The Signpost

Recent research

WikiSym; predicting editor survival; drug information found lacking; RfAs and trust; Wikipedia's search engine ranking justified

Wiki research beyond the English Wikipedia at WikiSym

Panel discussion at WikiSym 2011

WikiSym 2011, the "7th international symposium on wikis and open collaboration", took place from October 3–5 at the Microsoft Research Campus in Silicon Valley (Mountain View, California). Although the conference's scope has broadened to include the study of open online collaborations that are not wiki-based, Wikipedia-related research still took up a large part of the schedule. Several of the conference papers have already been reviewed in the September and August issues of this research overview, and the rest of the proceedings have since become available online.

The workshop "WikiLit: Collecting the Wiki and Wikipedia Literature"[1], led by Phoebe Ayers and Reid Priedhorsky, explored the daunting task of collecting the scholarly literature pertaining to Wikipedia and wikis generally. Research about wikis can be difficult to find, since there are papers published in many fields (from sociology to computer science) and in many formats, from published articles to on-wiki community documents. There have been several attempts over the years to collect the wiki and Wikipedia literature, including on Wikipedia itself, but all such projects have suffered from not keeping up to date with the sheer volume of research that is published every year. While the workshop did not reach consensus on what platform to proceed with to build a sustainable system, there was agreement that this is an important topic for the research and practitioner community, and the group developed a list of requirements that such a system should have. The workshop followed and extended discussions on the wiki-research-l mailing list earlier this year on the topic.

In a panel titled "Apples to Oranges?: Comparing across studies of open collaboration/peer production",[2] six US-based scholars reviewed the state of this field of research.
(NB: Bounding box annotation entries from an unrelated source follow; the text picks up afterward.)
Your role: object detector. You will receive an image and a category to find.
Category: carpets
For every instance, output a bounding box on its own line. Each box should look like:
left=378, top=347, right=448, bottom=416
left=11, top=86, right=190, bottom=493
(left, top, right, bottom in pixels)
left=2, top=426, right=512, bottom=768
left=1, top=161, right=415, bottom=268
Among the takeaways were a call to study failed collaboration projects more often instead of focusing research on successful "anomalies" like Wikipedia, and – especially in the case of Wikipedia – to broaden research to non-English projects.
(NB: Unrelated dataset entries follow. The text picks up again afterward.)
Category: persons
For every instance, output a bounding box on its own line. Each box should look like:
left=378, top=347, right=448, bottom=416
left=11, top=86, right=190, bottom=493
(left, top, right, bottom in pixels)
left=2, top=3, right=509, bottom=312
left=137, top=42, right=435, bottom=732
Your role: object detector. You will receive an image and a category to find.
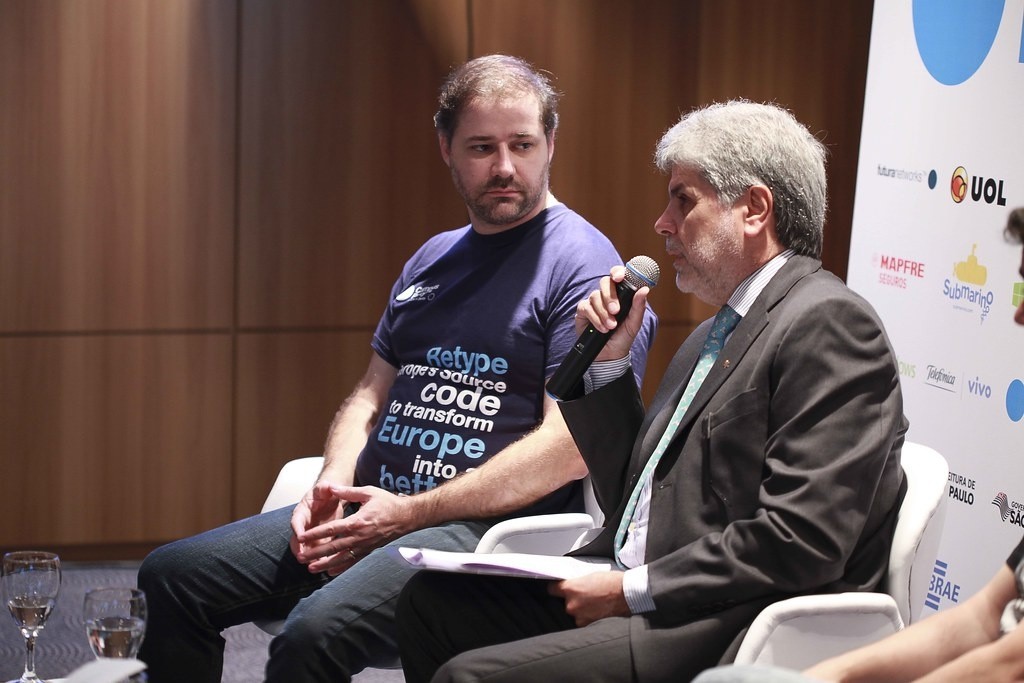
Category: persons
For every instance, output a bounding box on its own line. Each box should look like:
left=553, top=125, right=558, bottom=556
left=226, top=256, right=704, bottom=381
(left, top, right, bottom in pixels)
left=392, top=96, right=915, bottom=682
left=129, top=57, right=658, bottom=683
left=800, top=204, right=1024, bottom=683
Another workshop, titled "Lessons from the classroom: successful techniques for teaching wikis using Wikipedia"[3] was a retrospective on the Wikimedia Foundation's Public Policy Initiative.

Among the conference papers not mentioned before in this newsletter are:

Wikipedia-related posters included

Quality of drug information in Wikipedia

Lovastatin, the first statin to be marketed.

A study entitled "Accuracy and completeness of drug information in Wikipedia: an assessment"[10] in this month's issue of the Journal of the Medical Library Association of five widely prescribed statins found that while these Wikipedia drug articles are generally accurate, they are incomplete and inconsistent. The study's authors conclude:

The main criticism by the study is that most of the articles lacked sufficient information on adverse effects, contraindications, and drug interactions and this lack of information might harm the consumer. These criticisms echo earlier ones (two similar studies reported in the Signpost: "Pharmacological study criticizes reliability of Wikipedia articles about the top 20 drugs", " Wikipedia drug coverage compared to Medscape, found wanting"). However the authors did note the benefit of Wikipedia hypertext links to additional information that most other web sources on drug information lack and in addition noted that all the Wikipedia articles contained references to peer reviewed journals and other reliable sources. Hence overall, the latest study is somewhat more positive than the earlier two.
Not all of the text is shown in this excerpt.